> _Reading text_
--*--
If the order of the elements in the array is not important for you then the $push operator should be safe enough to prevent threads from overwriting each others changes.

0

I had a similar problem where I had multiple instances of the same application which would pull data from the database (the order did not matter; all documents had to be updated - efficiently), work on it and write back the results. However, without any locking in place, all instances obviously pulled the same document(s) instead of intelligently distributing their workforce.

I tried to solve it by implementing a lock on application level, which would add an locked-field in the corresponding document when it was currently being edited, so that no other instance of my application would pick the same document and waste time on it by performing the same operation as the other instance(s).

However, when running dozens or more instances of my application, the timespan between reading the document (using find()) and setting the locked-field to true (using update()) where to long and the instances still pulled the same documents from the database, making my idea of speeding up the work using multiple instances pointless.
--*--
> _Data section_
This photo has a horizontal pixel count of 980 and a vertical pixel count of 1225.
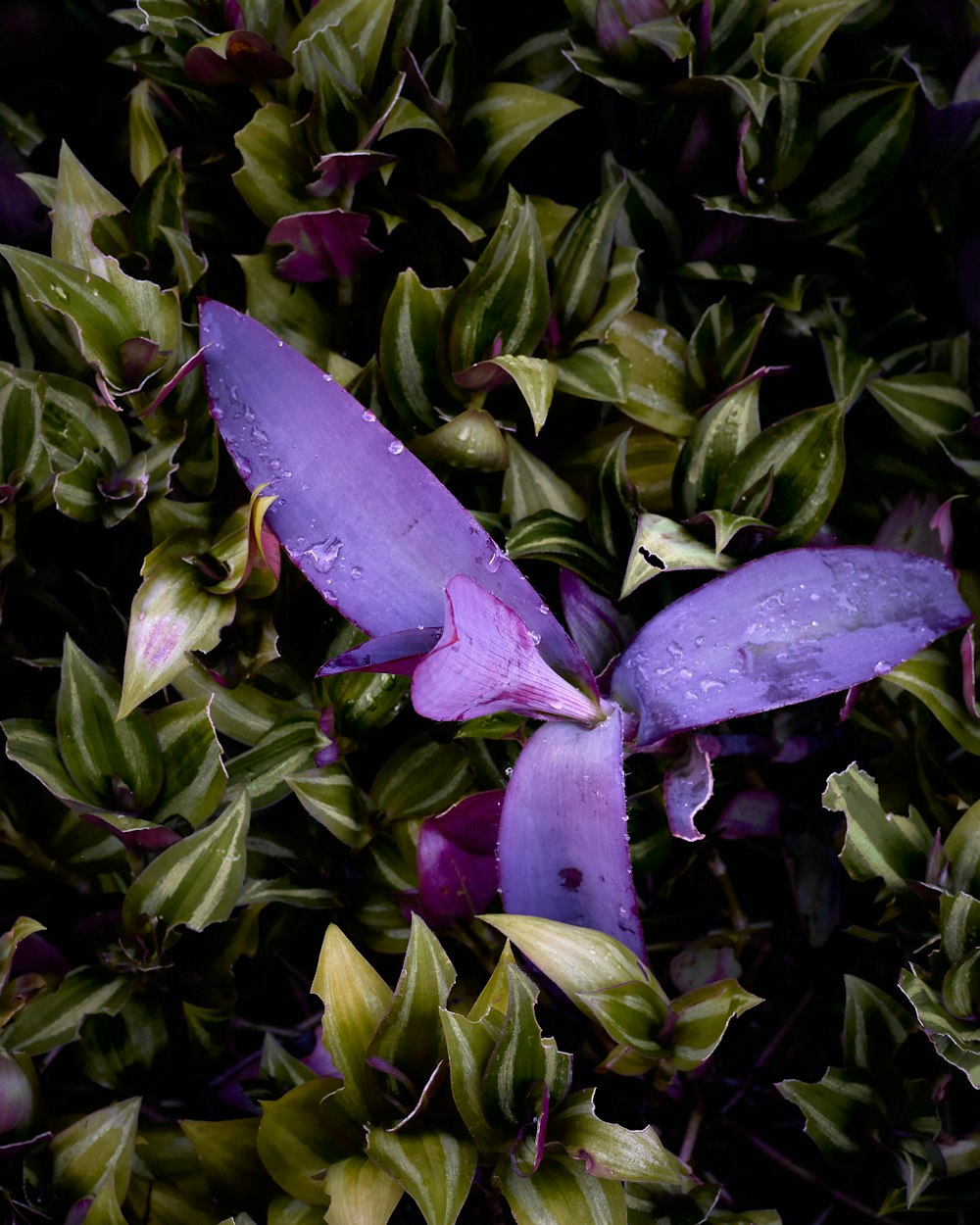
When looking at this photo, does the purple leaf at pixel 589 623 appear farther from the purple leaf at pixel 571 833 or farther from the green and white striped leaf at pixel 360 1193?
the green and white striped leaf at pixel 360 1193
--*--
> _Required task_
Please print the part of the text on document locking from "If the order" to "the other instance(s).", word for word.

> _Worked solution_
If the order of the elements in the array is not important for you then the $push operator should be safe enough to prevent threads from overwriting each others changes.

0

I had a similar problem where I had multiple instances of the same application which would pull data from the database (the order did not matter; all documents had to be updated - efficiently), work on it and write back the results. However, without any locking in place, all instances obviously pulled the same document(s) instead of intelligently distributing their workforce.

I tried to solve it by implementing a lock on application level, which would add an locked-field in the corresponding document when it was currently being edited, so that no other instance of my application would pick the same document and waste time on it by performing the same operation as the other instance(s).